Even though Nicke testified that Wheaton purchased H.M. Rich & Sons for the same amount of $181,000.00, Replogle never directly refuted the testimony by Nicke, Miller and Ciancarelli that Wheaton owned and/or actively operated Caribe Bahamas or their testimony that he possessed documents regarding Caribe Bahamas. Replogle did not even know why the $181,000.00 was transferred to Michael and Julia Rich from Wheaton and then later returned to Wheaton. The court concludes that Wheaton has not satisfied his heavy burden demonstrating that he does not possess or control the Caribe Bahamas' documents that the petitioners seek.

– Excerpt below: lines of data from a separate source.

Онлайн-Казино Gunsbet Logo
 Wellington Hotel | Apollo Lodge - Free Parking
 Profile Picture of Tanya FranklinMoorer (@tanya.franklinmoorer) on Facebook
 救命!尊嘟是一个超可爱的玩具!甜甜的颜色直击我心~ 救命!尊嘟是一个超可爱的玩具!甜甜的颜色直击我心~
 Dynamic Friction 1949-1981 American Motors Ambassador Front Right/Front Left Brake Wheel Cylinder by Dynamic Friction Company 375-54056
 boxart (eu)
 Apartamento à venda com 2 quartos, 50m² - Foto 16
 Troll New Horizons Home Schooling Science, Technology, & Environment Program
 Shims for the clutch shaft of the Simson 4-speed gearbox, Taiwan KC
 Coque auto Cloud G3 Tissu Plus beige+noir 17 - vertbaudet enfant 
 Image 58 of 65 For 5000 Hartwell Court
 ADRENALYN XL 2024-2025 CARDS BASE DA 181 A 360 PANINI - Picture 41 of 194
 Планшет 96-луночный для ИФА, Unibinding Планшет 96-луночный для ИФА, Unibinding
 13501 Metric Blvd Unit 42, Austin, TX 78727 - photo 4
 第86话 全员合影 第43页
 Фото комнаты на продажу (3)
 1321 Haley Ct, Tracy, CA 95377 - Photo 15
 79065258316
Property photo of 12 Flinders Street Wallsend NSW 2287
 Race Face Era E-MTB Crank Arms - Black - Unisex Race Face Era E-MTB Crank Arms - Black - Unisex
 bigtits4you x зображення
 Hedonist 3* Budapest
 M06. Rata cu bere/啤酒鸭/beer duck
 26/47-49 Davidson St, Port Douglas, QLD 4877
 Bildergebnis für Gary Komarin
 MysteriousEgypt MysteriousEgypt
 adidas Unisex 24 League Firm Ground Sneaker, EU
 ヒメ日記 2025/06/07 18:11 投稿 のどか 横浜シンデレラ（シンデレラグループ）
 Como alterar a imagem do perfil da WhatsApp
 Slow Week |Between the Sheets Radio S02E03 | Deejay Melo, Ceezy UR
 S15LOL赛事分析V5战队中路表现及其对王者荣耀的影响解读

c ) ═ Commonwealth Chemical
Nicke testified that Wheaton purchased H.M. Rich & Sons and changed the name to Caribe Bahamas. Miller also testified that Wheaton informed him that he owned Caribe Bahamas. Wheaton submitted an affidavit by Raymond Rogers that stated that one-half of Commonwealth Chemical's shares were owned by Caribe Bahamas. Ciancarelli testified that, in 1986, he and employees of Caribe Bahamas removed equipment from Commonwealth Chemical's plant because the business was no longer operating.
Moreover, Miller stated that Wheaton informed him that he was half owner of Commonwealth Chemical. In addition, Nicke testified that Wheaton maintained a Commonwealth Chemical file as part of his Caribe Bahamas file in Millville, NJ.
Wheaton presented no evidence refuting these assertions. The court will also require Wheaton to comply with petitioners summons relating to Commonwealth Chemical.
III. ═ CONCLUSION
For the foregoing reasons, the court orders Wheaton to comply with all three of the IRS summonses.